Ганушкин аккуратно вырезал из фото голову доктора В. и приставил ее к телу Памелы Андерсон, бегущей берегом океана. Агния прыснула. В этот момент в дверь постучали. К больной Макаровой приехал сын.
В Новосибирске Макаров пробыл пять дней, и это был предел. Телефон разрывался от звонков, так что вскоре он его попросту отключил. Но вовсе не спешные дела влекли его обратно, просто этот город нагонял на него жгучую тоску. Остановиться в квартире матери он не захотел: жилище было вчистую разорено котами. Недолго пребывая там, он задыхался, чесался и в прямом смысле не находил себе места, свободного от шерсти и экскрементов, так что пришлось снять номер в гостинице «Сибирь», неподалеку от больницы. Из окна номера открывался вид на безрадостный пейзаж его детства — детства, которое он тем сильнее ненавидел, чем дальше от него находился. Раньше, когда глобальное потепление еще не было ни для кого проблемой, в конце ноября в Новосибирске всегда стояли ядреные морозы. Город заволакивало дымкой, и на рассвете все бесчисленные трубы густо клубились белым и розовым, точно тюбики взбитых сливок, — впрочем, он тогда и понятия не имел о взбитых сливках. Нынче ноябрь стал слезлив; по набухшим слизистым мостовых, уныло сигналя, влеклись в пробках автомобили.
Все вопросы, связанные с содержанием матери в больнице, Макаров решил в первый же день. Сидеть у ее постели было удовольствием ниже среднего, но он продолжал ежедневно посещать ее — словно пытался наверстать упущенное за пятнадцать лет. По выражению доктора Осецкой, Надежда Ивановна устаканилась, и, пожалуй, было странно, что при относительной сохранности основных психических функций она не узнавала собственного сына. Он не пытался разговорить ее, напомнить о себе — просто сидел и смотрел. В его присутствии она обычно дремала или чертила какие-то крохотные значки в большой тетради в картонном переплете. Тетрадь Агния выдала пациентке по ее просьбе: записки и рисунки зачастую помогали докторам судить о состоянии больных. Макаров подолгу ждал, но мать не обращала на него ни малейшего внимания. В конце концов он сдавался, побежденный скукой и голодом, и шел обедать в один из отвратительных местных ресторанов.

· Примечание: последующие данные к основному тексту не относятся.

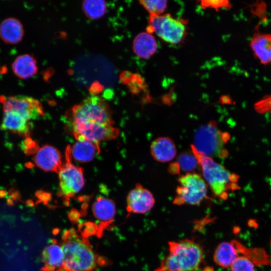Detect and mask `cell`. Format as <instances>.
I'll return each mask as SVG.
<instances>
[{
    "label": "cell",
    "mask_w": 271,
    "mask_h": 271,
    "mask_svg": "<svg viewBox=\"0 0 271 271\" xmlns=\"http://www.w3.org/2000/svg\"><path fill=\"white\" fill-rule=\"evenodd\" d=\"M168 255L155 271H196L204 257L203 250L194 240L170 241Z\"/></svg>",
    "instance_id": "cell-2"
},
{
    "label": "cell",
    "mask_w": 271,
    "mask_h": 271,
    "mask_svg": "<svg viewBox=\"0 0 271 271\" xmlns=\"http://www.w3.org/2000/svg\"><path fill=\"white\" fill-rule=\"evenodd\" d=\"M150 15L163 14L167 7L168 0H139Z\"/></svg>",
    "instance_id": "cell-25"
},
{
    "label": "cell",
    "mask_w": 271,
    "mask_h": 271,
    "mask_svg": "<svg viewBox=\"0 0 271 271\" xmlns=\"http://www.w3.org/2000/svg\"><path fill=\"white\" fill-rule=\"evenodd\" d=\"M4 111H14L28 120H37L44 115L41 103L36 99L25 95L0 96Z\"/></svg>",
    "instance_id": "cell-8"
},
{
    "label": "cell",
    "mask_w": 271,
    "mask_h": 271,
    "mask_svg": "<svg viewBox=\"0 0 271 271\" xmlns=\"http://www.w3.org/2000/svg\"><path fill=\"white\" fill-rule=\"evenodd\" d=\"M61 246L64 253L62 271H92L98 265V257L90 243L74 230L64 232Z\"/></svg>",
    "instance_id": "cell-1"
},
{
    "label": "cell",
    "mask_w": 271,
    "mask_h": 271,
    "mask_svg": "<svg viewBox=\"0 0 271 271\" xmlns=\"http://www.w3.org/2000/svg\"><path fill=\"white\" fill-rule=\"evenodd\" d=\"M254 109L260 114L269 113L271 114V94L267 95L256 102Z\"/></svg>",
    "instance_id": "cell-28"
},
{
    "label": "cell",
    "mask_w": 271,
    "mask_h": 271,
    "mask_svg": "<svg viewBox=\"0 0 271 271\" xmlns=\"http://www.w3.org/2000/svg\"><path fill=\"white\" fill-rule=\"evenodd\" d=\"M71 124H113L108 103L97 96L87 97L70 110Z\"/></svg>",
    "instance_id": "cell-5"
},
{
    "label": "cell",
    "mask_w": 271,
    "mask_h": 271,
    "mask_svg": "<svg viewBox=\"0 0 271 271\" xmlns=\"http://www.w3.org/2000/svg\"><path fill=\"white\" fill-rule=\"evenodd\" d=\"M43 271H54L62 268L64 261V253L61 245L52 243L47 246L42 252Z\"/></svg>",
    "instance_id": "cell-18"
},
{
    "label": "cell",
    "mask_w": 271,
    "mask_h": 271,
    "mask_svg": "<svg viewBox=\"0 0 271 271\" xmlns=\"http://www.w3.org/2000/svg\"><path fill=\"white\" fill-rule=\"evenodd\" d=\"M94 217L102 223H110L114 218L116 207L114 202L104 197H98L92 205Z\"/></svg>",
    "instance_id": "cell-22"
},
{
    "label": "cell",
    "mask_w": 271,
    "mask_h": 271,
    "mask_svg": "<svg viewBox=\"0 0 271 271\" xmlns=\"http://www.w3.org/2000/svg\"><path fill=\"white\" fill-rule=\"evenodd\" d=\"M71 128L75 137H82L98 145L102 141L115 138L118 134V129L113 124H72Z\"/></svg>",
    "instance_id": "cell-10"
},
{
    "label": "cell",
    "mask_w": 271,
    "mask_h": 271,
    "mask_svg": "<svg viewBox=\"0 0 271 271\" xmlns=\"http://www.w3.org/2000/svg\"><path fill=\"white\" fill-rule=\"evenodd\" d=\"M155 203L151 192L138 184L127 196L126 209L129 213L145 214L153 208Z\"/></svg>",
    "instance_id": "cell-11"
},
{
    "label": "cell",
    "mask_w": 271,
    "mask_h": 271,
    "mask_svg": "<svg viewBox=\"0 0 271 271\" xmlns=\"http://www.w3.org/2000/svg\"><path fill=\"white\" fill-rule=\"evenodd\" d=\"M105 0H83L82 10L90 19L96 20L102 17L106 11Z\"/></svg>",
    "instance_id": "cell-23"
},
{
    "label": "cell",
    "mask_w": 271,
    "mask_h": 271,
    "mask_svg": "<svg viewBox=\"0 0 271 271\" xmlns=\"http://www.w3.org/2000/svg\"><path fill=\"white\" fill-rule=\"evenodd\" d=\"M179 173L184 172L186 173H193L200 166L198 160L191 151L181 153L178 157L177 161L175 162Z\"/></svg>",
    "instance_id": "cell-24"
},
{
    "label": "cell",
    "mask_w": 271,
    "mask_h": 271,
    "mask_svg": "<svg viewBox=\"0 0 271 271\" xmlns=\"http://www.w3.org/2000/svg\"><path fill=\"white\" fill-rule=\"evenodd\" d=\"M250 48L260 63H271V34L255 33L250 41Z\"/></svg>",
    "instance_id": "cell-16"
},
{
    "label": "cell",
    "mask_w": 271,
    "mask_h": 271,
    "mask_svg": "<svg viewBox=\"0 0 271 271\" xmlns=\"http://www.w3.org/2000/svg\"><path fill=\"white\" fill-rule=\"evenodd\" d=\"M76 142L68 153L76 162L83 163L91 161L98 153L99 145L80 136L76 137Z\"/></svg>",
    "instance_id": "cell-13"
},
{
    "label": "cell",
    "mask_w": 271,
    "mask_h": 271,
    "mask_svg": "<svg viewBox=\"0 0 271 271\" xmlns=\"http://www.w3.org/2000/svg\"><path fill=\"white\" fill-rule=\"evenodd\" d=\"M151 154L157 161L166 163L173 160L177 154V149L173 140L167 137L155 139L151 145Z\"/></svg>",
    "instance_id": "cell-15"
},
{
    "label": "cell",
    "mask_w": 271,
    "mask_h": 271,
    "mask_svg": "<svg viewBox=\"0 0 271 271\" xmlns=\"http://www.w3.org/2000/svg\"><path fill=\"white\" fill-rule=\"evenodd\" d=\"M14 74L20 79H28L35 75L38 71L37 61L30 54L19 56L12 64Z\"/></svg>",
    "instance_id": "cell-20"
},
{
    "label": "cell",
    "mask_w": 271,
    "mask_h": 271,
    "mask_svg": "<svg viewBox=\"0 0 271 271\" xmlns=\"http://www.w3.org/2000/svg\"><path fill=\"white\" fill-rule=\"evenodd\" d=\"M24 34L23 26L16 18L6 19L0 24V37L7 44H18L22 41Z\"/></svg>",
    "instance_id": "cell-17"
},
{
    "label": "cell",
    "mask_w": 271,
    "mask_h": 271,
    "mask_svg": "<svg viewBox=\"0 0 271 271\" xmlns=\"http://www.w3.org/2000/svg\"><path fill=\"white\" fill-rule=\"evenodd\" d=\"M191 148L198 160L203 178L215 197L225 200L230 191L239 188L237 175L231 173L212 158L200 155L192 147Z\"/></svg>",
    "instance_id": "cell-3"
},
{
    "label": "cell",
    "mask_w": 271,
    "mask_h": 271,
    "mask_svg": "<svg viewBox=\"0 0 271 271\" xmlns=\"http://www.w3.org/2000/svg\"><path fill=\"white\" fill-rule=\"evenodd\" d=\"M230 268L231 271H255L253 262L246 256H238Z\"/></svg>",
    "instance_id": "cell-26"
},
{
    "label": "cell",
    "mask_w": 271,
    "mask_h": 271,
    "mask_svg": "<svg viewBox=\"0 0 271 271\" xmlns=\"http://www.w3.org/2000/svg\"><path fill=\"white\" fill-rule=\"evenodd\" d=\"M58 173L59 190L62 196L68 199L82 189L85 182L81 168L68 161L61 166Z\"/></svg>",
    "instance_id": "cell-9"
},
{
    "label": "cell",
    "mask_w": 271,
    "mask_h": 271,
    "mask_svg": "<svg viewBox=\"0 0 271 271\" xmlns=\"http://www.w3.org/2000/svg\"><path fill=\"white\" fill-rule=\"evenodd\" d=\"M200 6L204 9H213L218 11L222 8L230 9L231 5L229 0H199Z\"/></svg>",
    "instance_id": "cell-27"
},
{
    "label": "cell",
    "mask_w": 271,
    "mask_h": 271,
    "mask_svg": "<svg viewBox=\"0 0 271 271\" xmlns=\"http://www.w3.org/2000/svg\"><path fill=\"white\" fill-rule=\"evenodd\" d=\"M54 271H61V270H54Z\"/></svg>",
    "instance_id": "cell-29"
},
{
    "label": "cell",
    "mask_w": 271,
    "mask_h": 271,
    "mask_svg": "<svg viewBox=\"0 0 271 271\" xmlns=\"http://www.w3.org/2000/svg\"><path fill=\"white\" fill-rule=\"evenodd\" d=\"M32 122L14 111H4L1 129L27 136L33 126Z\"/></svg>",
    "instance_id": "cell-14"
},
{
    "label": "cell",
    "mask_w": 271,
    "mask_h": 271,
    "mask_svg": "<svg viewBox=\"0 0 271 271\" xmlns=\"http://www.w3.org/2000/svg\"><path fill=\"white\" fill-rule=\"evenodd\" d=\"M34 161L38 168L47 172H58L62 166L60 152L55 147L48 145L37 150Z\"/></svg>",
    "instance_id": "cell-12"
},
{
    "label": "cell",
    "mask_w": 271,
    "mask_h": 271,
    "mask_svg": "<svg viewBox=\"0 0 271 271\" xmlns=\"http://www.w3.org/2000/svg\"><path fill=\"white\" fill-rule=\"evenodd\" d=\"M178 183L174 204L196 205L207 198L208 186L199 174L195 172L185 174L179 178Z\"/></svg>",
    "instance_id": "cell-7"
},
{
    "label": "cell",
    "mask_w": 271,
    "mask_h": 271,
    "mask_svg": "<svg viewBox=\"0 0 271 271\" xmlns=\"http://www.w3.org/2000/svg\"><path fill=\"white\" fill-rule=\"evenodd\" d=\"M233 242H223L216 247L214 255V262L222 268L231 266L234 261L238 256V250Z\"/></svg>",
    "instance_id": "cell-19"
},
{
    "label": "cell",
    "mask_w": 271,
    "mask_h": 271,
    "mask_svg": "<svg viewBox=\"0 0 271 271\" xmlns=\"http://www.w3.org/2000/svg\"><path fill=\"white\" fill-rule=\"evenodd\" d=\"M147 32L155 33L164 41L173 45L181 43L185 38L187 28L183 20L170 14L150 15Z\"/></svg>",
    "instance_id": "cell-6"
},
{
    "label": "cell",
    "mask_w": 271,
    "mask_h": 271,
    "mask_svg": "<svg viewBox=\"0 0 271 271\" xmlns=\"http://www.w3.org/2000/svg\"><path fill=\"white\" fill-rule=\"evenodd\" d=\"M157 48V44L154 37L147 32L140 33L134 39L133 51L140 58H150L155 53Z\"/></svg>",
    "instance_id": "cell-21"
},
{
    "label": "cell",
    "mask_w": 271,
    "mask_h": 271,
    "mask_svg": "<svg viewBox=\"0 0 271 271\" xmlns=\"http://www.w3.org/2000/svg\"><path fill=\"white\" fill-rule=\"evenodd\" d=\"M230 135L219 129L215 121L200 126L196 131L192 147L200 155L225 159L228 155L224 147Z\"/></svg>",
    "instance_id": "cell-4"
}]
</instances>
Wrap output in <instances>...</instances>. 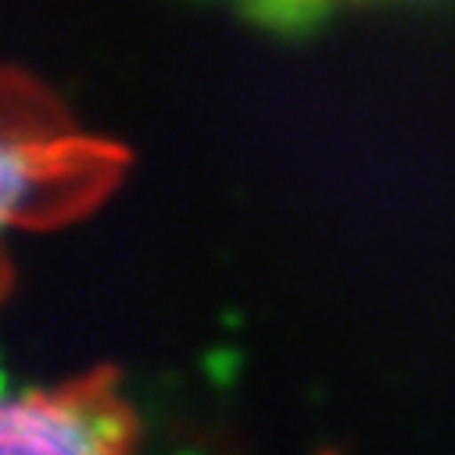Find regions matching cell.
Wrapping results in <instances>:
<instances>
[{"label":"cell","mask_w":455,"mask_h":455,"mask_svg":"<svg viewBox=\"0 0 455 455\" xmlns=\"http://www.w3.org/2000/svg\"><path fill=\"white\" fill-rule=\"evenodd\" d=\"M126 169V155L93 140H19L4 144V219L58 226L93 208Z\"/></svg>","instance_id":"6da1fadb"}]
</instances>
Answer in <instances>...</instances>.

Где-то в других городах он любил подолгу стоять на мостах и смотреть на воду. Много часов он провел, зависнув над Сеной, Москвой, Темзой или Луарой, представляя себя дремлющей в полете чайкой. Но стоять над Обью в полукилометре от берега, глядя в гигантскую полынью, жадную, разверстую, мучаясь изжогой и чувствуя, как на лице тает редкий колючий снег, — в этом он с трудом нашел бы отраду. Искать старых приятелей не хотелось. Более того, его пугала сама мысль о случайной встрече. Неприкаянный, кружил он по плохо освещенным улицам, и его не покидало ощущение, что где-то поблизости находится вход в нижние миры, куда он случайно может забрести. Просто провалиться по грудь в одну из грязных льдистых луж, а выбравшись, понять, что в недавнее уютное прошлое больше нет возврата, что больше никогда не валяться ему под ласковым солнышком на белом песочке, потягивая прохладную пинья-коладу. В нем не было ни малейшей ностальгии по вещам и людям и безрадостным воспоминаниям, брошенным здесь когда-то, как мешок с несвежим бельем. Его держало только смутное предчувствие утраты.